Worked for me. Maybe Mike changed something since then.


----------



## JRG13 (May 11, 2012)

Massive hailstorm in Sac area yesterday, looks like it snowed. Now it's probably 30mph gusts and it's cold as heck.....


----------



## BDT123 (Dec 31, 2016)

Hope things improve soon. 
http://www.westernfarmpress.com/tree-nuts/extent-almond-freeze-damage-will-take-time-reveal-itself
It seems Blue Diamond crop progress report reverted to 2017 info? 
Tie your hats on folks, NOAA is predicting a big blow.
Good luck
Brian


----------



## HarryVanderpool (Apr 11, 2005)

Yesterday, I was talking with a crop advisor in Butte County, looking at an almond orchard with 85% crop loss due to frost.
He said that there are orchards in the Orland and Corning areas that are much worse.
He also said that this seems to happen about every 10 years.
I asked my grower about that and he said that in 2010 he lost the Winters (earliest) variety crop but did well otherwise.

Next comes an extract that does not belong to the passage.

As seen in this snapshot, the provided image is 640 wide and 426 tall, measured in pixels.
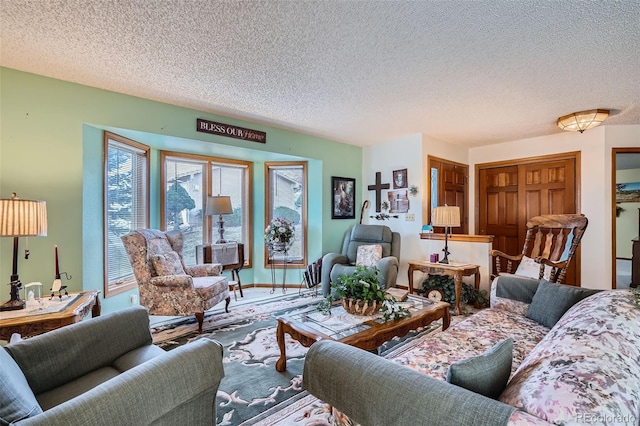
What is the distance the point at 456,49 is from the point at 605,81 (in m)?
1.65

There is no easy money in agriculture. Not in bees and not in trees.
It's all farming. You are either a farmer or you are not.


----------



## loggermike (Jul 23, 2000)

Better stock up on almonds,if you like them.
https://www.rpacalmonds.com/marketnews/201803/


----------



## homegrown (Jul 24, 2016)

I’m curious to see how the independence and other self pollinators handled the frost compared to the traditional varieties.


----------



## MartinSzy (Mar 17, 2018)

homegrown said:


> I’m curious to see how the independence and other self pollinators handled the frost compared to the traditional varieties.


I Agree.


----------



## loggermike (Jul 23, 2000)

Driving out of the area north of Chico with our last loads of bees last week , we saw orchards with hardly any almonds, others loaded, and others that looked like every other row had nuts. So looks like it depended on what stage of bloom was on when the frost hit, and if sufficient water got put on.
One orchard we were in had so much water put on that it was saturated when the winds hit and there are trees blown over here and there. But all looked full of nuts.
The bees look great, so on to splitting when the weather breaks.


----------



## JRG13 (May 11, 2012)

My bees are in a 3 year old independence orchard, it seemed to do well, but it was also one of the earliest blooming orchards in that area by Dunnigan. The bloom seemed to progress North to South with the earliest getting about a week of nice weather before the temperatures took a swing. Arbuckle looks to have done good as well. Regarding Independence, I heard a lot of growers were ripping trees out already, the nut quality is just too poor compared to non- pareil. Another self compatible variety may take off though, Shasta. https://www.rpacalmonds.com/orchardnews/shasta/


----------



## loggermike (Jul 23, 2000)

40% loss estimate in Tehama

http://www.redbluffdailynews.com/article/ND/20180417/NEWS/180419817


----------



## HarryVanderpool (Apr 11, 2005)

I talked with a grower in Butte County today who estimates 70% loss.
He said that you can't have the exact figures until after harvest and comparisons with previous years.
Fortunately, he does carry crop insurance.


----------